How to totally screw up privacy, while pretending to do privacy

Security and privacy aren’t new. Security professionals have been beating the same drum for a decade, and yet security continues to be an afterthought for many organizations and developers, and the actual goal is frequently obscured by smoke and mirrors attempts to achieve it. 

This article is inspired by events that happened to me this morning, so let me start by telling that story:

My wife reserved a book through our local county library. She received an email saying that the book was available, and was being held at the desk. I was heading out, and going in the direction of the library, so she forwarded the email to me and asked me to pick up the book for her.

I assumed I would walk in and say “We got an email that the book your’re holding for us is available,” and they would get it, and then I would check it out using my own library card. Instead, the librarian asked for my wife’s library card. I said I didn’t have her card, but I did have the emai if that would help–I thought she was just trying to find a way to pull up the title in the system so she could go find it.

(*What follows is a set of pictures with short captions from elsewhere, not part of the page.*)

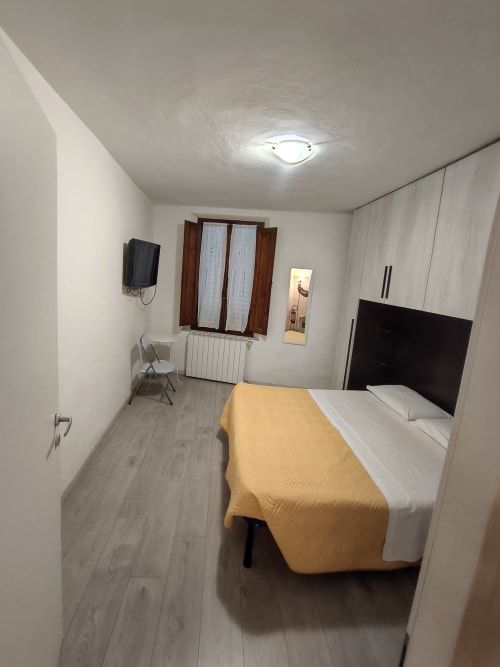 Modern bedroom at Casa di Alfredo B&B in Siena with bed, TV, wardrobe, and window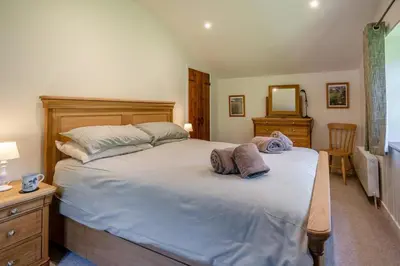 a bedroom with a large bed with two pillows on it at 7 Bed in Talgarth oc-h30349 in Talgarth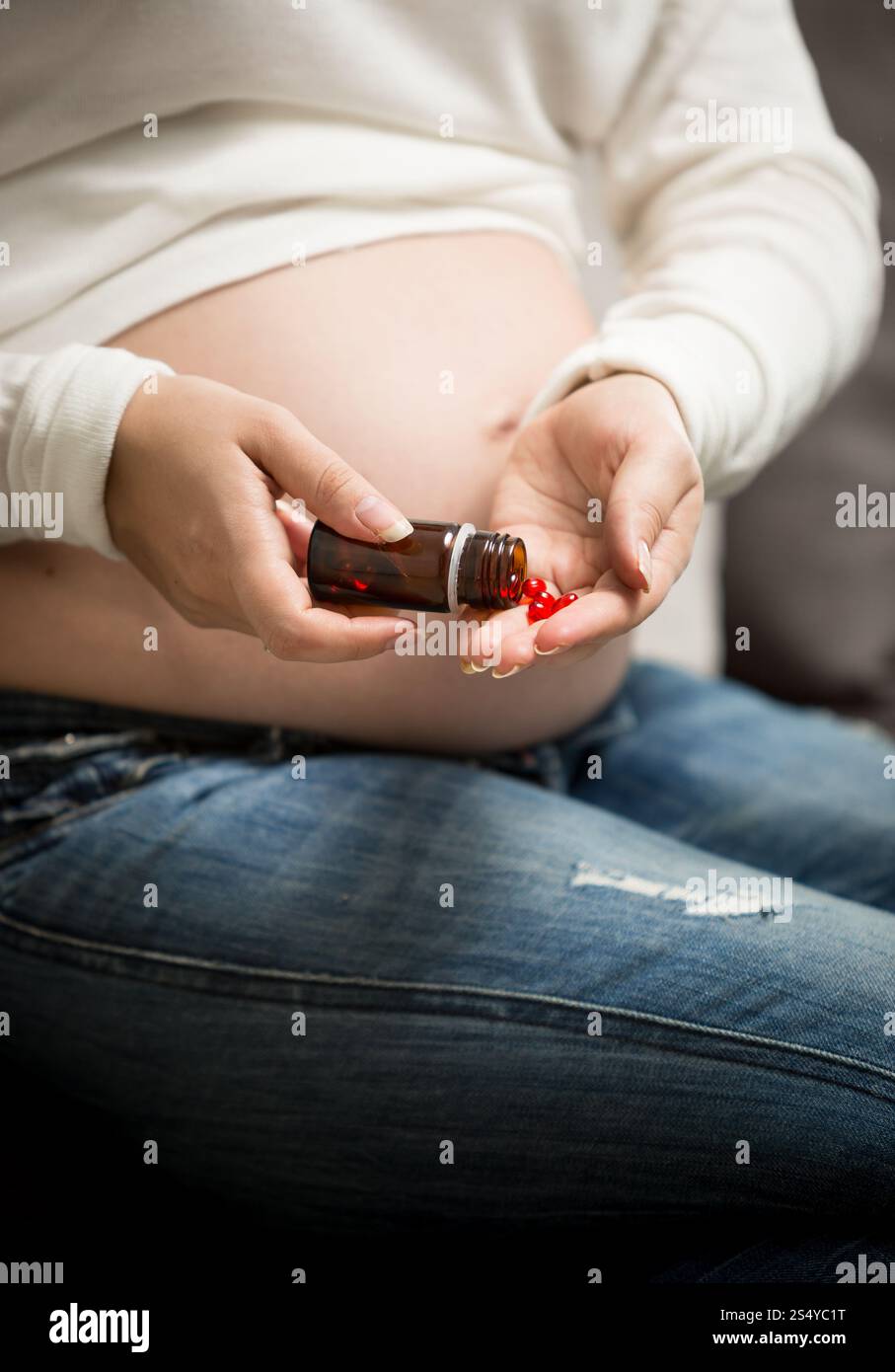 Donna incinta che prende vitamine in pillole dal flacone di vetro Foto Stock
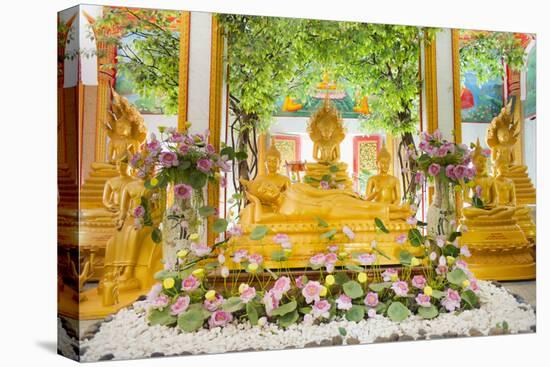 Reclining Buddha and Other Statues-Andrew Stewart-Stretched Canvas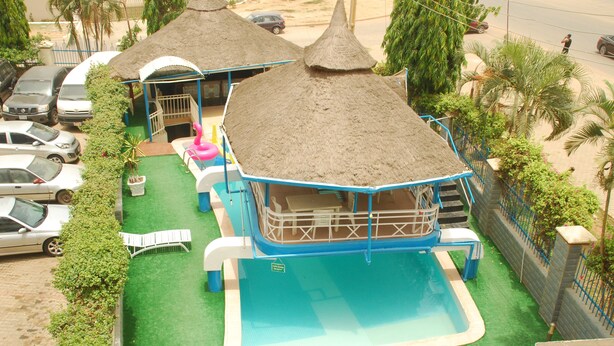 Una piscina con una estructura de techo de paja, un área de juegos pequeña y una zona de estar cubierta.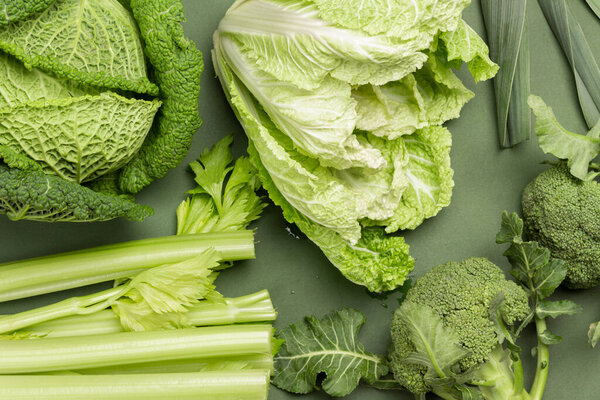 Celery stalks, leek, Chinese cabbage, broccoli and Savoy cabbage. Flat lay. Green background.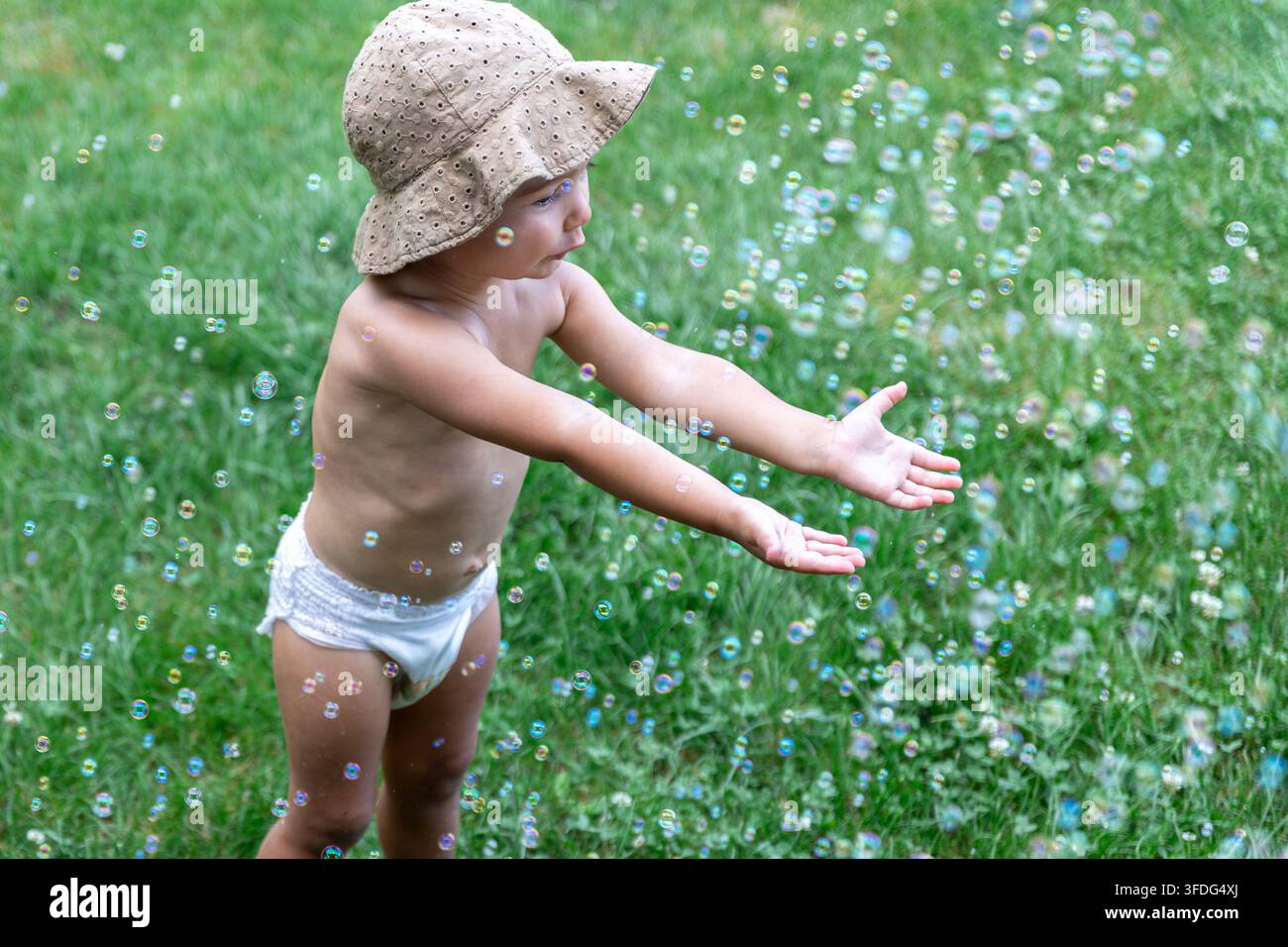 Un bambino con cappello da sole e pannolino è in piedi a piedi nudi sull'erba e allunga la mano verso numerose bolle di sapone fluttuanti. Adatto per articoli da gioco all'aperto, infanzia Foto Stock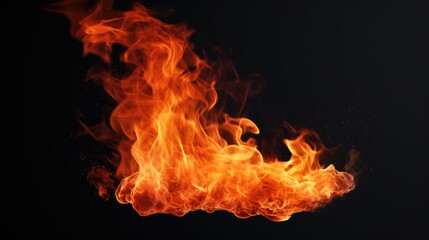 Close-up view of a vibrant fire burning on a black background. Suitable for various uses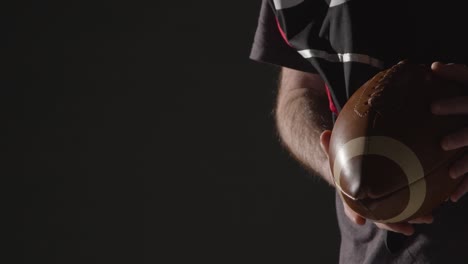 Close-Up-Studio-Shot-Of-American-Football-Player-Holding-Ball-With-Low-Key-Lighting-1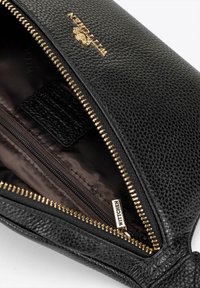 Borsa in pelle nera con hardware dorato, superficie texturizzata e chiusura con zip. L'interno presenta una foderatura scura e una tasca con zip aggiuntiva.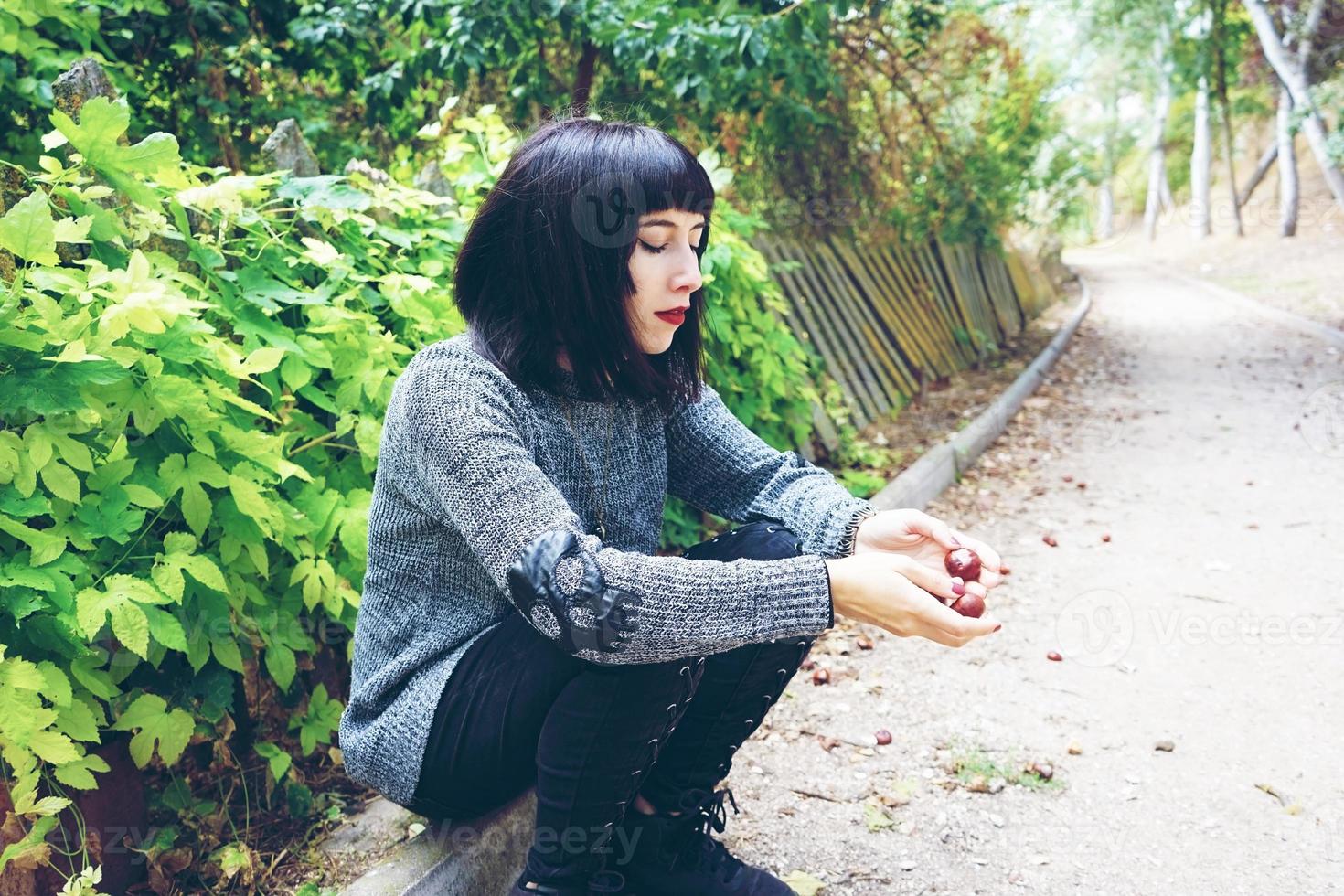 Belle femme brune caucasienne assise sur le sol dans un parc portant des vêtements punk ou gothiques et entourée de feuilles vertes photo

Nope. She informed me that I have to have her library card to check the books out. I suggested that the library should find a way to link the cards for a family so that we can all access the same stuff, and she explained to me that they can’t let me know what titles my wife has reserved or check them out without her card. It’s a privacy thing.

Oh. OK. So, to protect my wife’s privacy I’m not allowed to know what titles she has reserved, or do her the favor of checking them out. But, if I have her library card in my possession, suddenly that’s no longer a concern?

True story, bro.

Now, back to the point. This is an example of trying to enforce privacy protection, but doing so with a flawed policy that just makes things more difficult for everyone without actually protecting privacy.

I can understand that there may be privacy issues involved. A husband could be checking out books about how to file for divorce, or a wife might check out a book on how to protect herself from an abusive spouse. I get it. If the goal is to honor and protect that privacy, though, how is it OK for me to know what books my wife has checked out, or to check out the books she has reserved just because I have her library card? Does the library believe that I can somehow forward myself the email notification that the book is available, but that it’s not possible for me to be in possession of her library card without her knowledge and consent?

The fact of the matter is that the library has no authentication or verification system in place. Even if the library policy was smart enough to require that the individual come and pick up their own books, I could take my wife’s library card from her purse, give it to any adult female, and have her check out the book(s) for me. Anyone could walk in with my library card and check out books as me, or with my wife’s library card and check out books as her. They don’t check ID or ask you to prove who you are in any way.

How are you protecting or enforcing privacy at your organization? Is it a superficial attempt at pretending to protect privacy–like our public library uses–or do you have tools and controls in place that actually authenticate the user’s identity to ensure positive verification and make sure that privacy is actually protected?

By the way–just in case you were wondering–the book my wife had on hold was just a book from the “Magic Treehouse” series for one of my kids to read. 

UPDATE: The “privacy” at my library is worse than I thought. It turns out that reserved books are not held behind the desk. They’re on a shelf anyone can get to, in alphabetical order with the name of the person who reserved it on a piece of paper held by a rubberband.

I’m sure glad they’re going to such lengths to protect our privacy. 

To put this in context, it would be like an organization requiring a user login in order to actually edit data, but having all of the data stored in the open where anyone can view it, and anyone can see who owns it or who else is viewing it. And, all that’s required to “log in” and gain complete access is a username–without any password, or any additional authentication to validate the identity of the person entering the username.